World Record for different classes of rower boats over 2000m races, as a function of number of rowers (as updated on Sep. 2004). Note that it is a Log-Log plot such that a power-law would appear as a straight line. The blue dots (and lines) are Men classes: Mnx, Mn-, LMnx, LMn-, which are rower boats without coxswains, while the green line is Mn+, i.e., with coxswains. n stands for the number of rowers. The short red dashed line is the prediction (up to a normalization) of t ~ N-1/9. The long red dashed line is the prediction when a coxswain is present (with the same normalization as without). The two lines asymptotically approach each other for large N.
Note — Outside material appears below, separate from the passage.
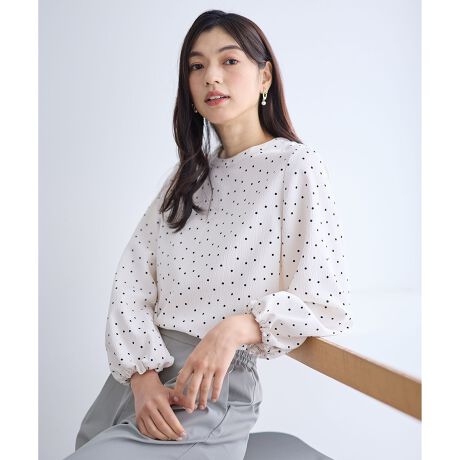 [^ԁFBLFXLS0101]o[~\ʊ̂鐶n͂̃uEXPOINTEfނɂuEXEON/OFF킸V[XɎgESdlfUCE|R|R\̂鐶ngpuEXEӂ݂̂o[؂₩ȈۂɁE̓SdlŁA܂ۂɂɂ̂EԂꂵɂقǗǂTCYẼTChXbgAOX̑O㍷łȂꊴAbvf EWK[hD̕ƃ|E^k܂A|R|Rƕ\ʊ̂鐶ngpX^COEfjJWApcƍ킹ăfC[ɂEo[X[uăWƍ킹̂߁yANY/GjBzuƎRŁAƎpIȁA̓͂g傤ǂ悳hvKȒSnƔJ[WJɂA{ȃ[hӎx̍JWAEGAĂ܂B摜̓TvgpĂׁAۂɂ͂鏤iƎdlAHATCY኱قȂꍇ܂B\߂Bf摜͎Be̓sAۂ̏iƐFقȂČꍇ܂BF͏i摜QƂB舵Ɋւ܂ẮAiɕt̃AeV^OBTCg̃J[ƁA͂iɋLڂĂJ[قȂꍇ܂BYɂFEfށETCYȂǑقȂꍇ܂B\߂Bany FAM/anyFAM/any fam/Gjt@/GjBt@/uEX/WK[h/JWA/ꂢ߃JWA/VGbg/o[/IP[W/fC[ yyŒ߂ɁzîCɓo^n[g}[NNbNADȃJ[IłCɓɓo^IJ[̍ēגʒmAXg1_̒ʒmAZ[̒ʒm󂯎邱Ƃł܂BuĥCɓo^ViēדAuĥȏ󂯎邱Ƃł܂B̃Ly[ɂAԒɉiϓꍇ܂BZ[͗\ȂIĂꍇ܂B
Evidently from the graph, the predicted scaling of $t\propto N^{-1/9} $ for rower boats without coxswains, and $ t \propto N^{-1/3} (N+1)^{2/9} $ with coxswains very nicely explains the observed world records. In fact, all are consistent with the prediction to within about 1.5 seconds or less!

Of course, given that we deliberately forgot all the prefactors (such as $C_D $), the absolute normalization can be estimated, up to an order of manitude. If we plug in typical values: $P_0 \approx 500 W$, $ V_0 \approx 72 kg/ \rho_w$ and $ \rho_w = 1000~kg/m^3$, we find that the normalization (i.e., the time for a one man rowing boat, over a D=2000m race) is:
$$ t_1 = {D \over v} \sim { 2000m \times (1000 kg/m^3)^{1/3} (72/1000 m^3)^{2/9} \over (500W)^{1/3}} \approx 1400 s, $$
In reality, it is of course around 400s. The discrepancy is mostly because $ C_D$, multiplying the drag force, is actually small, only a few percent (e.g., about 2%). Since $ t \propto C_D^{1/3}$, a better estimate would be $t \sim 1400 s\times C_D^{1/3} \sim 400 s $ as observed.

Another interesting point. if one compares the world records for men and women, of the same class boats, it is evident that women records are about 8% longer. Since the time is proportional to $P^{-1/3} $, it implies that the best men rowers can deliver power from their muscles at a rate which about 8%*3 ~ 25% higher than the best women rowers. Men are about 25% stronger than women, but of course less pretty and often less smart as well.

McMahon, T.A. 1971. "Rowing: A similarity analysis". Science 173:349.
Peterson, I, 1999. "Row Your Boat", science news online.